Os donos da empresa, um casal de coreanos, e os empregados foram detidos pela Polícia Federal para prestar esclarecimentos. Os 11 funcionários foram liberados mas terão de apresentar até segunda-feira documentos que comprovem estar no Brasil legalmente, caso contrário serão multados e terão prazo para sair do país (a multa pode chegar a R$ 828 e o prazo máximo para deixar o Brasil é oito dias). Passado o prazo, a PF terá de deportá-los. Dez deles informaram à Folha não possuir os papéis.

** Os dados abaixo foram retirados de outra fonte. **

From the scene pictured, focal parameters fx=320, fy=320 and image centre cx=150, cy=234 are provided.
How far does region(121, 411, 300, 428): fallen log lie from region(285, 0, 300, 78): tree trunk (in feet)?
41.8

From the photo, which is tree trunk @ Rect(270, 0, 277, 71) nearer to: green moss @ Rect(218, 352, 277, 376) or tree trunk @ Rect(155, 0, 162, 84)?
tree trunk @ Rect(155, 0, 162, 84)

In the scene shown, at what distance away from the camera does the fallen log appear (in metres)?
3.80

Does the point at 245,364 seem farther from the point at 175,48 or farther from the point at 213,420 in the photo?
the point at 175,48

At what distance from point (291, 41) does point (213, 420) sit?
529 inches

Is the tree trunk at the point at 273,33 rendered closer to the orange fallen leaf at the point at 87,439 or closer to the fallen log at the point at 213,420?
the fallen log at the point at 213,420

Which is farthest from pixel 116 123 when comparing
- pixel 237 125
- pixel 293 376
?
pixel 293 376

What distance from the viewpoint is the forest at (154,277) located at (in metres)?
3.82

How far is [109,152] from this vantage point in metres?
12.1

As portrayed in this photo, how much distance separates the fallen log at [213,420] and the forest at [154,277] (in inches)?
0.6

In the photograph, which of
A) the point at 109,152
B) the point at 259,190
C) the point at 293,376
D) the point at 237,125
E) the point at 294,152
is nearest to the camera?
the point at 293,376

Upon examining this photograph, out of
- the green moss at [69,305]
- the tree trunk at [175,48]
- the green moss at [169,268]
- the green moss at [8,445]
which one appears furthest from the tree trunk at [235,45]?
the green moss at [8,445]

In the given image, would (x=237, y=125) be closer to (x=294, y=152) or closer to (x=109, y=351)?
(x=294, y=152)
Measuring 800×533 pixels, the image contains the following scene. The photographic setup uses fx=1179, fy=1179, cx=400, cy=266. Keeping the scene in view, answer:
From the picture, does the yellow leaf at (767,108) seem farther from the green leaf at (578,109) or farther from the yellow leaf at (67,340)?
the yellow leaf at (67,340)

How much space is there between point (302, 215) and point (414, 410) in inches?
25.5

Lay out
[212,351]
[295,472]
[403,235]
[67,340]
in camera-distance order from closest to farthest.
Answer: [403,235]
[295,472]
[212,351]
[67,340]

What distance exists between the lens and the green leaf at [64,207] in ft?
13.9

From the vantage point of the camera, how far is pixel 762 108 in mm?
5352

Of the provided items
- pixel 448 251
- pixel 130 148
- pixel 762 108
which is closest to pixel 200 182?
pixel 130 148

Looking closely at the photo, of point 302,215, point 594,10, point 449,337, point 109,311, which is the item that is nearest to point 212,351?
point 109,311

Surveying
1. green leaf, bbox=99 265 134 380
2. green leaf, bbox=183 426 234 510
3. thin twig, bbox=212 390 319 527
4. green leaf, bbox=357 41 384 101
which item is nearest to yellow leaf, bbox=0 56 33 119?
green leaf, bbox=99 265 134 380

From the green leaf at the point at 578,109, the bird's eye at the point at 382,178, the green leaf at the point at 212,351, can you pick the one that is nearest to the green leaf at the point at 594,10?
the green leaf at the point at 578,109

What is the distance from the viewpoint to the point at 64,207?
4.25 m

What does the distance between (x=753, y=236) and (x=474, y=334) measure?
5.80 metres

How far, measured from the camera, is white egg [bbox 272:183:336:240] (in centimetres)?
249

Diferentemente do que ocorre em casos do gênero com mão-de-obra brasileira, os estrangeiros ilegais sob regime análogo à escravidão não recebem indenização ou direitos trabalhistas devidos. Os empregadores terão de pagar multa de R$ 2.483 por cada trabalhador ilegal mais fiança para serem liberados. A Procuradoria vai acionar o Ministério do Trabalho e Emprego, e a confecção deve ser fechada.
No subsolo
Quando a blitz da Procuradoria chegou à confecção, o boliviano Adriano Huanca, 25, costurava o que seria mais um dos vestidos espalhados pelo local (na etiqueta, "So & Jung - Fabricado no Brasil"). Por peça produzida, Huanca contou receber de R$ 0,80 a R$ 1 --em média, R$ 350 por mês. Na rua José Paulino, perto dali, vestidos semelhantes saem por R$ 20 e até R$ 25. "É muito tempo de trabalho. Mas quis mesmo assim. Pelo menos [no Brasil] tem trabalho todo dia", disse Huanca, há dois anos no país.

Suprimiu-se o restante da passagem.